E’ chiaro, infatti, che il divieto imposto dalla Questura è diretto alla manifestazione cittadina indetta dal “Comitato lavoratori e cittadini liberi e pensanti”, a cui avevano aderito diverse associazioni ambientaliste e civiche da anni presenti sul territorio. Il corteo sarebbe dovuto partire dietro l’Apecar, divenuto il simbolo della battaglia per “il risveglio di Taranto”, alle 8.30 da p.zza Castello per concludersi o sotto la Prefettura o nella adiacente p.zza della Vittoria: una “grande manifestazione pacifica, anche con i bambini, per dire grazie al gip Todisco – avevano annunciato i promotori – e protestare perché i ministri saranno a Taranto non per tutelare i diritti dei cittadini e dei lavoratori, ma per salvaguardare gli interessi dell’Ilva, continuando a fare pressioni antidemocratiche nei confronti della Magistratura”. Notificato il divieto, il comitato ha indetto una partecipata conferenza stampa nel pomeriggio in un noto parco cittadino.
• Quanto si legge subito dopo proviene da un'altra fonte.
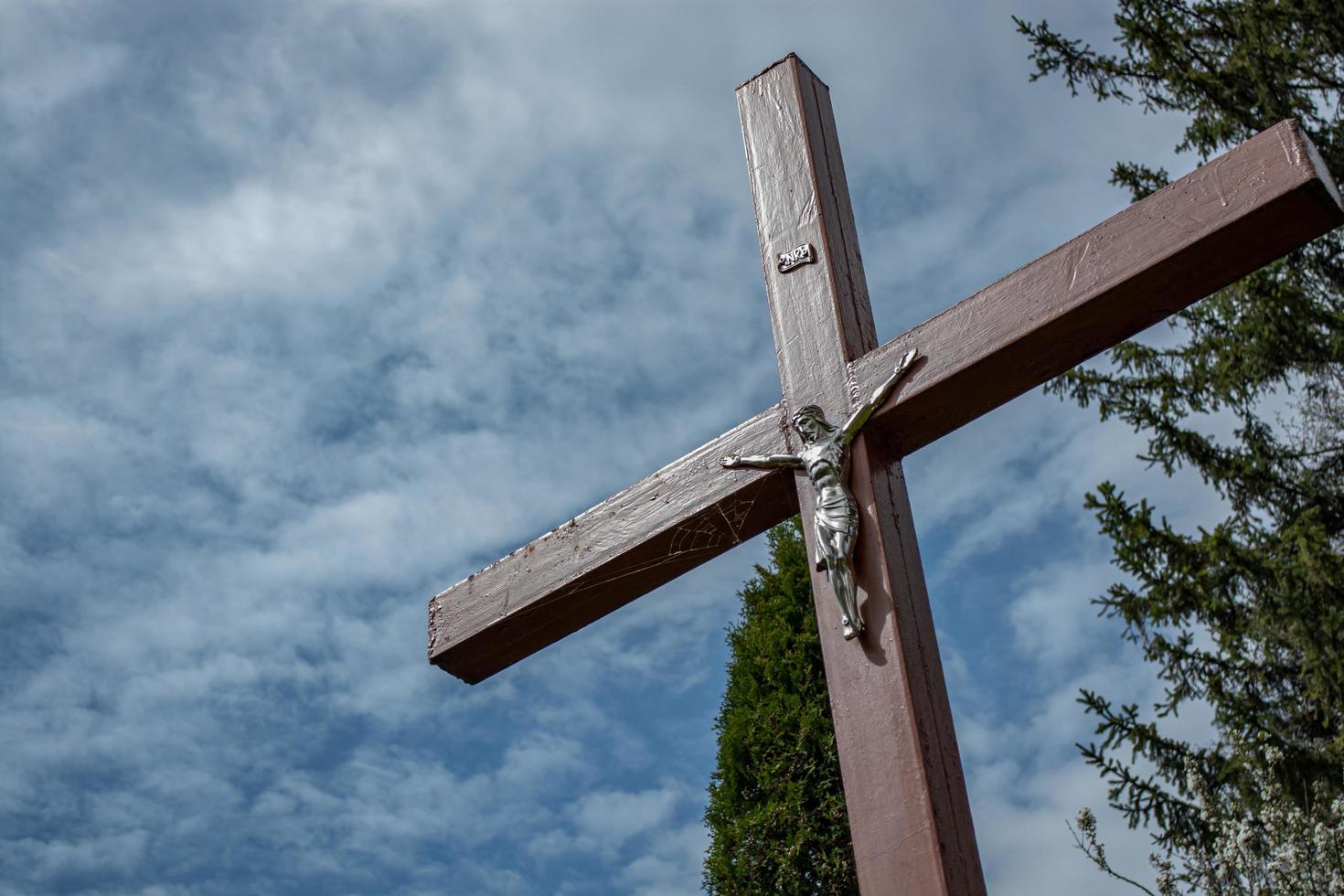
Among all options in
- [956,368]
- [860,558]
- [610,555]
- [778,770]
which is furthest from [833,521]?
[778,770]

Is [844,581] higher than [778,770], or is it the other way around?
[778,770]

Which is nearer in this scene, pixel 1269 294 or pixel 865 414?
pixel 865 414

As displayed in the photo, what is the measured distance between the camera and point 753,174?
2924 millimetres

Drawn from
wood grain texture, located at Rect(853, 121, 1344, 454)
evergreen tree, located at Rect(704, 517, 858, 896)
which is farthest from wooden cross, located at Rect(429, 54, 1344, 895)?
evergreen tree, located at Rect(704, 517, 858, 896)

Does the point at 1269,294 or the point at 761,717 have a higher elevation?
the point at 1269,294

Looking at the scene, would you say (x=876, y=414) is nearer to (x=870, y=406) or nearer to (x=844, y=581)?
(x=870, y=406)

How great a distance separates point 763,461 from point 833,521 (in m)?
0.29

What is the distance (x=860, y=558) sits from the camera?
228 centimetres

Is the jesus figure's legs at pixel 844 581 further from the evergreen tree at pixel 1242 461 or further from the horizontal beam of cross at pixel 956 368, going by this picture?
the evergreen tree at pixel 1242 461

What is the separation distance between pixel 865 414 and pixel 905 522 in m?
0.22

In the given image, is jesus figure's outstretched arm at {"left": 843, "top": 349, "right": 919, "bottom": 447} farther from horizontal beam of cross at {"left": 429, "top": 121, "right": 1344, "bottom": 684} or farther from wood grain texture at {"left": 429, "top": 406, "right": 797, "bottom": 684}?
wood grain texture at {"left": 429, "top": 406, "right": 797, "bottom": 684}

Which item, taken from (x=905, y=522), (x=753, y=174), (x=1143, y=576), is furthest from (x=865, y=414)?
(x=1143, y=576)

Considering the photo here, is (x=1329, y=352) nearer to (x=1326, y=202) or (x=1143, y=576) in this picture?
(x=1143, y=576)

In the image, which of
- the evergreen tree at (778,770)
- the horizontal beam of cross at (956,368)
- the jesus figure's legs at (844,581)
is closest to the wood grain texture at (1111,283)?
the horizontal beam of cross at (956,368)
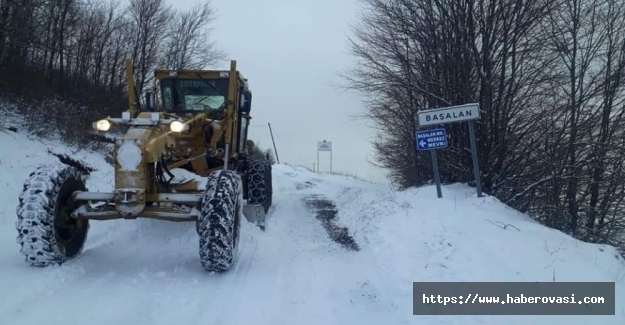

Annunciando che oggi sarà comunque in piazza per una nuova assemblea pubblica. Certo, appaiono quanto meno pittoresche le motivazioni addotte dalla Questura nell’ordinanza. Due dei portavoce del Comitato cittadini e lavoratori liberi pensanti, parlando con i giornalisti (peraltro molto contestati per essere stati assenti o complici con politica e sindacati per decenni) hanno ironicamente dichiarato che “se il nostro Apecar è un pericolo i veleni che respiriamo possiamo invece respirarli a pieni polmoni”. In un passaggio dell’ordinanza del questore si fainfatti implicito riferimento all’ormai famoso treruote, quando si legge “con divieto di utilizzo di veicoli che in presenza di gruppi di manifestanti potrebbero costituire pericolo per la sicurezza e l’incolumità pubblica”. “Questo significa – hanno concluso – che il nostro Apecar ha fatto più danni di un F-35: alla fine domani ce lo porteremo in spalla”.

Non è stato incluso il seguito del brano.